Senator Batters: Senator Woo, thank you for that. However, my question remains unanswered.

Perhaps you can answer this: Is this the first regulatory statute of this type from the Trudeau government during its six and a half years in power? If not, how many have there been? How many meetings did your committee have during the last parliamentary session, given that we are already several months into this session and we just had the first meeting?

Senator Woo: We call this the second Annual Regulatory Modernization Bill. The first one was part of the 2019 Budget Implementation Act. It was embedded within that bill but clearly spelled out as the first set of regulatory modernization activities. The short answer is that this is number two.

Insofar as Scrutiny of Regulations Committee meetings during the last Parliament, I believe we had one substantive meeting. The reasons are well known to all of us. It was lower in the pecking order in terms of priority time slots for committees to meet. Being a joint committee made it more complicated. There were delays in the nomination of the joint chair on the other side and, of course, there was a short parliamentary session.

However, as I mentioned, we now have some runway. With a bit of luck, we can get five meetings in before the end of June, and we hope to get a lot done.

Hon. David Richards: Senator Woo, would you take a quick question?

Senator Woo: Yes, of course.

Senator Richards: You mentioned in this regulations act the relaxation of fishery charges. Would you have information on which specific charges you are talking about? If you don’t have the information at hand, could you send me an email about this, please?

Senator Woo: Thank you, Senator Richards. The best place to get those detailed answers is in committee. I look forward to detailed scrutiny. I think it’s not so much a relaxation of rules but, rather, the ability for fisheries officers to legally use alternative dispute settlement mechanisms for minor infractions of the Fisheries Act.

Hon.
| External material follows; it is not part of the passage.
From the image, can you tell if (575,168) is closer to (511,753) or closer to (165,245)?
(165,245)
Dennis Glen Patterson: I would like to ask Senator Woo a question.

Senator Woo, thank you for that informative speech. You have urged that the bill go to committee; however, it covers a broad area and a number of existing statutes. Do you see one committee being a main committee? How would committees of the Senate deal with such a broad piece of legislation? Thank you.
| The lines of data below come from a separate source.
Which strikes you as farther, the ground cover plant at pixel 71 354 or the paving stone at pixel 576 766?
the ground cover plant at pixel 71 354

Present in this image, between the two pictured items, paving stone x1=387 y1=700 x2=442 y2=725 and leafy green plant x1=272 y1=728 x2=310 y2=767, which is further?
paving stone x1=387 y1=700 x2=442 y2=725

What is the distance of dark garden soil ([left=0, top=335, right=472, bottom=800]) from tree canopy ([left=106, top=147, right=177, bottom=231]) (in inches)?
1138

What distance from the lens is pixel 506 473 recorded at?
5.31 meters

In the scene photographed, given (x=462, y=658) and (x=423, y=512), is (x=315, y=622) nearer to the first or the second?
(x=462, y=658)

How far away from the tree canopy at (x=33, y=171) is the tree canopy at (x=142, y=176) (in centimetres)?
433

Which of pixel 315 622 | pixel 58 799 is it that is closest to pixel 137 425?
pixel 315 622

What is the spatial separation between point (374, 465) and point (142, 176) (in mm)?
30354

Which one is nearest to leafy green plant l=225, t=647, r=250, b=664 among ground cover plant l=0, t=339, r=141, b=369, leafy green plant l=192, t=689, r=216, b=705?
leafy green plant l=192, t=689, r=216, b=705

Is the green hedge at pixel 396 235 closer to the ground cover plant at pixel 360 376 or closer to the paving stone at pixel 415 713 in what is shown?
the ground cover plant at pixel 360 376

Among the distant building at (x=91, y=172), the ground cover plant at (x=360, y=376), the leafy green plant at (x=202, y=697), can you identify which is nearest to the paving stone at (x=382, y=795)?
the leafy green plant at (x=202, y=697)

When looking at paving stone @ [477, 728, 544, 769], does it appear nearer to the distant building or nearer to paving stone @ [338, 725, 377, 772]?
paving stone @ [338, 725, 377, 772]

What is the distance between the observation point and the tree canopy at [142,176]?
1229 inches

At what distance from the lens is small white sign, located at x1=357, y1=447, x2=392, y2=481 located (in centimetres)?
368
Senator Woo: Thank you, Senator Patterson. The question and the decision on which committee or committees the bill goes to are now beyond my pay grade. I know the leaders are discussing this issue. I believe they are contemplating sending the bill to multiple committees. I think we can roughly guess which committees are suited for which amendments.

I do agree with you — if, in fact, this is what you were suggesting — that there should be a master committee; again, I leave that decision to the leadership.
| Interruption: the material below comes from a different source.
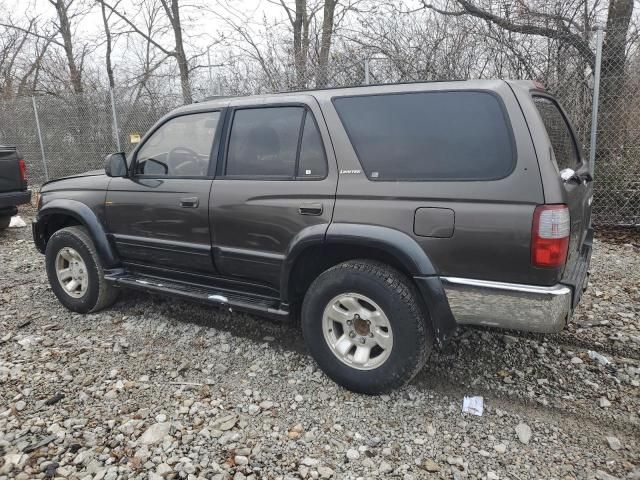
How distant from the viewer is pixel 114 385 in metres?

What I will say, though, colleagues, is that if we agree that regulatory modernization is a good thing and that we should do it on a regular basis — sort of like housecleaning, right? — if we have to do spring cleaning every year, let’s think about how best to do it in the Senate and how best to organize ourselves so that we don’t have to debate which broom to use and which mop is the most efficient.

Personally, I would like to see us play a leadership role in the broader issue of regulatory reform for this country and to provide some leadership in Parliament in terms of pushing forward this agenda on a regular basis, regardless of the government in place. This bill will give us the opportunity to think about what some best practices might be.